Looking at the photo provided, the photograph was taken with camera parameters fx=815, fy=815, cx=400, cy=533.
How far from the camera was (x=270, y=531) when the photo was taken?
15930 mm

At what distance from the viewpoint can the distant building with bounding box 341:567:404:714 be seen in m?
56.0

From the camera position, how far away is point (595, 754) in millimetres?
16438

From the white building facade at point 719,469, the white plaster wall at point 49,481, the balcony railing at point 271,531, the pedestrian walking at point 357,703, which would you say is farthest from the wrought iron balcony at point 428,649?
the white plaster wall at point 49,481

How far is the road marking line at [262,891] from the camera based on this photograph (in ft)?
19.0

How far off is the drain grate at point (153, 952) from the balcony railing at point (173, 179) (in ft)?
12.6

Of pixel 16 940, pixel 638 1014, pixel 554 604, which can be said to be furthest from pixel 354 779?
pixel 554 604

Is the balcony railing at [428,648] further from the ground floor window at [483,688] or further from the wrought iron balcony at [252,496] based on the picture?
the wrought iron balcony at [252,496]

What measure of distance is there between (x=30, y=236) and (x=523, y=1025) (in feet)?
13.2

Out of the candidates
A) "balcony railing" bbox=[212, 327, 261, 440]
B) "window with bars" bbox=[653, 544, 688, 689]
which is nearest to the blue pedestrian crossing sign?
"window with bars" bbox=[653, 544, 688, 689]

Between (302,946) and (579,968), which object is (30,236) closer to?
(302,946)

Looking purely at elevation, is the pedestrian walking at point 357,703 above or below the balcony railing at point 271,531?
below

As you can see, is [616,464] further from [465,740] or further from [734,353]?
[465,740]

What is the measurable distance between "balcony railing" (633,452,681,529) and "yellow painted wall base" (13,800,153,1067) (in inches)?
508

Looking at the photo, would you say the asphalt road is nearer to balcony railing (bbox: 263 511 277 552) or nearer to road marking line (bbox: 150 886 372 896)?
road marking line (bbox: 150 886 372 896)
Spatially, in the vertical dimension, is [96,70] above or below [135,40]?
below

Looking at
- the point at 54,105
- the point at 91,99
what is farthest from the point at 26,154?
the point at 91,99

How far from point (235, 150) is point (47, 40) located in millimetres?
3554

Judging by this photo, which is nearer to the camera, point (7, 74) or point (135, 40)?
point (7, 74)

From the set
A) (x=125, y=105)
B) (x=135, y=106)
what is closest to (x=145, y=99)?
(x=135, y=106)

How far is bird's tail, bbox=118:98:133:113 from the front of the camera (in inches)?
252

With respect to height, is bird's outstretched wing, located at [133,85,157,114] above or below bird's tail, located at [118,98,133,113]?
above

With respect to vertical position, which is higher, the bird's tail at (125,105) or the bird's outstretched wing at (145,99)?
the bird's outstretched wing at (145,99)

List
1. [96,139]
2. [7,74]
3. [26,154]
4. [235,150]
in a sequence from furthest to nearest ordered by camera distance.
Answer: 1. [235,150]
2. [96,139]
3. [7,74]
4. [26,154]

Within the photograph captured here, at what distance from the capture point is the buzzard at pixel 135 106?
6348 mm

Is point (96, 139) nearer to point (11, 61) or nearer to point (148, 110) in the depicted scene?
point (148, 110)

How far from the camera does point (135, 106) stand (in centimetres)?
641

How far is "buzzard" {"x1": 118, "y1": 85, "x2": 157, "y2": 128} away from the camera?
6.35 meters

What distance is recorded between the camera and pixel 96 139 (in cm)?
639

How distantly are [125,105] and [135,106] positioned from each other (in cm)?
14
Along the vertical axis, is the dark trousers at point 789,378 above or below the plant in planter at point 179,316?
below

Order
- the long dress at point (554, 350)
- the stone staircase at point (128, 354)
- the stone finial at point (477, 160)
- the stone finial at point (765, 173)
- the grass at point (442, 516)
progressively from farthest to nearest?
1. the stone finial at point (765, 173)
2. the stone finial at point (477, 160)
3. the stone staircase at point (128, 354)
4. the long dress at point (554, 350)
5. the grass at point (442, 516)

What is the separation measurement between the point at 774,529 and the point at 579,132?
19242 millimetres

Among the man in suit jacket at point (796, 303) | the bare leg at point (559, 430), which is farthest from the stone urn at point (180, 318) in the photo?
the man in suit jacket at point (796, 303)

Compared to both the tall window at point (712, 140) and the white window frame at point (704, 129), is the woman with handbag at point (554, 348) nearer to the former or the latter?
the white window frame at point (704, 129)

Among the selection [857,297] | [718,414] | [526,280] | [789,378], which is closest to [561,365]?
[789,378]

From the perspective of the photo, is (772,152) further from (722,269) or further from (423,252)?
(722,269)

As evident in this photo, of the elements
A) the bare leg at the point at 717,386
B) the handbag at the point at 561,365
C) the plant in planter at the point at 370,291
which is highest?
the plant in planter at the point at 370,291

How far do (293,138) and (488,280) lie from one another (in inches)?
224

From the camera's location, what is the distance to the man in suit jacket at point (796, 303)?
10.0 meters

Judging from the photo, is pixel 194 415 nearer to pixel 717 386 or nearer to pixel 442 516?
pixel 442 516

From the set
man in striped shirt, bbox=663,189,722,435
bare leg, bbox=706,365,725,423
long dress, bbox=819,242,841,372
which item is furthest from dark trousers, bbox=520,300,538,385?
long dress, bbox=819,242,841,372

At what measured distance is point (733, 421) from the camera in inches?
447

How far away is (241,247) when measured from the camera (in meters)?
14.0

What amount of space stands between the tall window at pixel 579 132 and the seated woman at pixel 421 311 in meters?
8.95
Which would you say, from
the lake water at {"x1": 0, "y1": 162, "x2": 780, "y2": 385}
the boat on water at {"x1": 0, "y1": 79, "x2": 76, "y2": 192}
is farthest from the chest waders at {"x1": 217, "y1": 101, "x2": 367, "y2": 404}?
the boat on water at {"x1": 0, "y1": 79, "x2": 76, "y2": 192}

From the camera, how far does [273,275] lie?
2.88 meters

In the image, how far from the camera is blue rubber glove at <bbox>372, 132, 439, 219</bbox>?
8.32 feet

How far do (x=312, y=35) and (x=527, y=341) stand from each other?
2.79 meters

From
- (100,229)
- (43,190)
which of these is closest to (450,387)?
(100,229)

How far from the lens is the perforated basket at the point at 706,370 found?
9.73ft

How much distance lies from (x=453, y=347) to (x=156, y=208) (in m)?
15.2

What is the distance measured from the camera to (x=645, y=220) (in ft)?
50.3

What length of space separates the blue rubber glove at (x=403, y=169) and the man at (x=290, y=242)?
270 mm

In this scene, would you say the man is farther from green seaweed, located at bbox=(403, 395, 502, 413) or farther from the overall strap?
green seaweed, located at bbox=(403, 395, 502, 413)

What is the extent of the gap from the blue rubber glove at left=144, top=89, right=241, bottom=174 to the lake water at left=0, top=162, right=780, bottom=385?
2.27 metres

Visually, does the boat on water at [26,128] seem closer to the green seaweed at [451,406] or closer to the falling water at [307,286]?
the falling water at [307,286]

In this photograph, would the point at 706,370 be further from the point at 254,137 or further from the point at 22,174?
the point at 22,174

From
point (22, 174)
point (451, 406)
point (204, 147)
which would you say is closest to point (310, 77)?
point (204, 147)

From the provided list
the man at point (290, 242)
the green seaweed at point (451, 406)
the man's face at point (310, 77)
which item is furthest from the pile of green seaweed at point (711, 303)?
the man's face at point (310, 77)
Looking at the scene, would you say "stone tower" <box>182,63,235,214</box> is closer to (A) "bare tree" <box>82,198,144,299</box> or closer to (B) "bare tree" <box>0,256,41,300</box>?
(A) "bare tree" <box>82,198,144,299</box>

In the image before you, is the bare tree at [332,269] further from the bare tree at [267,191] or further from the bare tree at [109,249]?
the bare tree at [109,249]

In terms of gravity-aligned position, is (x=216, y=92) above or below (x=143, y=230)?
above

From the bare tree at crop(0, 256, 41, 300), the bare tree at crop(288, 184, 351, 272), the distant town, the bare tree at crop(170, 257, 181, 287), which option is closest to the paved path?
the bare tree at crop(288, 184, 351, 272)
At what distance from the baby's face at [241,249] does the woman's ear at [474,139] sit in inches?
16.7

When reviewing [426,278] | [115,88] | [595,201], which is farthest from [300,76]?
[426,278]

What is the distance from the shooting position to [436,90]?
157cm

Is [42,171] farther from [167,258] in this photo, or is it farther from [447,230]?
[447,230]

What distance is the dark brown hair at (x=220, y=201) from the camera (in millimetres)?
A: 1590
---+---
*Exercise description*:
Reproduce verbatim every line from the one containing "When reviewing [426,278]" through the last of the rows, both ends included.

*Expected output*:
When reviewing [426,278] | [115,88] | [595,201], which is farthest from [300,76]?
[426,278]

What is the distance from the shooting position to [436,90]?
157cm

Is [42,171] farther from [167,258] in this photo, or is it farther from [447,230]?
[447,230]

What distance is the dark brown hair at (x=220, y=201) from the camera (in millimetres)?
A: 1590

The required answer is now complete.